## SUPPLIED TEXT
This letter is not written lightly but with due reverence to and an in-depth understanding of the issues at stake. The premise under which this letter is being written is founded on the general woeful state of the human affairs in Nigeria, Africa and the world.

The question that kick-started the idea of the letter was, in times like this what should the ladies and gentlemen of religious persuasion be doing?

This question arose because this writer is aware that the professionals in the religious institutions have or claim to have special concern for the social and psychological or spiritual state of their members.

Hence, with the social and spiritual state of Nigeria at its lowest ebb, what should be the attitudes and actions of the religious leaders to the problems?

Would it be to encourage and to call for more fasting and prayer?

Would it be asking the faithful to contribute more offerings, tithes and zakats?

Would it be to persuade members to attend more daily, weekly and monthly assemblies in order to hear more of the old stories over and over again?

And tugging at my heart was the question, how would this writer handle the spiritual state of Nigeria if he were a religious leader – a Priest, Bishop, Archbishop, Deacon, General Overseer, Pastor/Founder of a religious body, Imam, Ulema, Mallam, Dibia, Babalawo, Marabout, Marxist, etc.?

## TASKS TO COMPLETE
**a.** Answer these from the letter about Nigeria's religious leaders:
(i) What question first gave rise to the idea of the letter?
(ii) Which three kinds of giving does the letter ask whether leaders would press the faithful to increase?
(iii) According to the letter, what do professionals in religious institutions have or claim to have special concern for?
**b.** Carry on the letter about Nigeria's religious leaders from the point where its text stops.
The listing that comes next has no connection to the letter about Nigeria's religious leaders.

## INFORMATION SUPPLIED
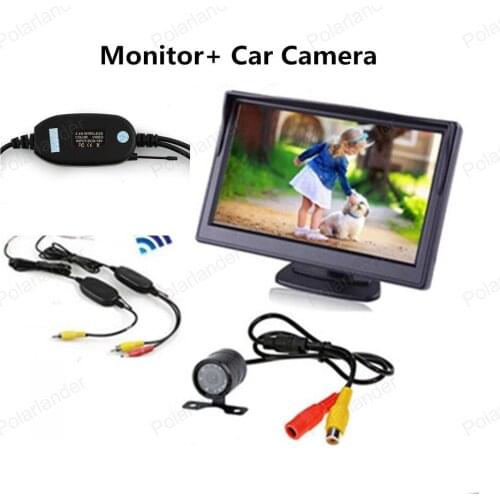 480x234 Rear View Monitor 4.3 Inch TFT LCD Color Display Pocket-sized Rear View Monitor with 2-channel Video Input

## RESULTS FOR EACH TASK
**a.**
(i) In times like this, what should the ladies and gentlemen of religious persuasion be doing?
(ii) Offerings, tithes and zakats.
(iii) The social and psychological or spiritual state of their members.

**b.**
A Friend In Need  

This writer will like to be seen as a friend of the religious leaders and the intention of this letter is not to ridicule the efforts and careers of those engaged in religious activities. His desire is to see the members of these groups doing well in their chosen careers of leading people into a righteous or better state of living.

However, this writer is aware that even though some of you are sincere in your callings into this noble profession, there is that small possibility that you may be sincerely wrong in your conceptual framework and strategic approaches to organisation and delivery.

This writer is keen to find out the probable reasons why your impact on the people or on the believers is superficial and has not been capable of delivering the true rebirth of the souls of the dying or dead Nigerians back to life.

This writer is worried that maybe the foundation on which the religious bodies in Nigeria built their conception of God might be more illusory than real.

Could it be that the concept of God and the meanings ascribed to the manifestation of God’s power have been derived from myth, fantasy, legends or fables and not from observable or experiential realities of humankind?

Could the kinds of faith in God you championed and canvassed to the followers be counterproductive to logic and commonsense to the point where it enslaved the mind rather than set the soul free?

Could the strategy you designed for the proselytising of your faith and beliefs be enslaving the minds of the people rather than liberating them into the divine state of true freedom?

Could the hierarchical arrangement of your organisation be contradictory to the spirit of equality of mankind as revealed and taught by the ancient prophets and teachers?

And could the hidden motives for choosing this noble career be actually to serve Mammon, even though you use the name of The Creator of heaven and earth as a cover to deceive the innocents and the gullible?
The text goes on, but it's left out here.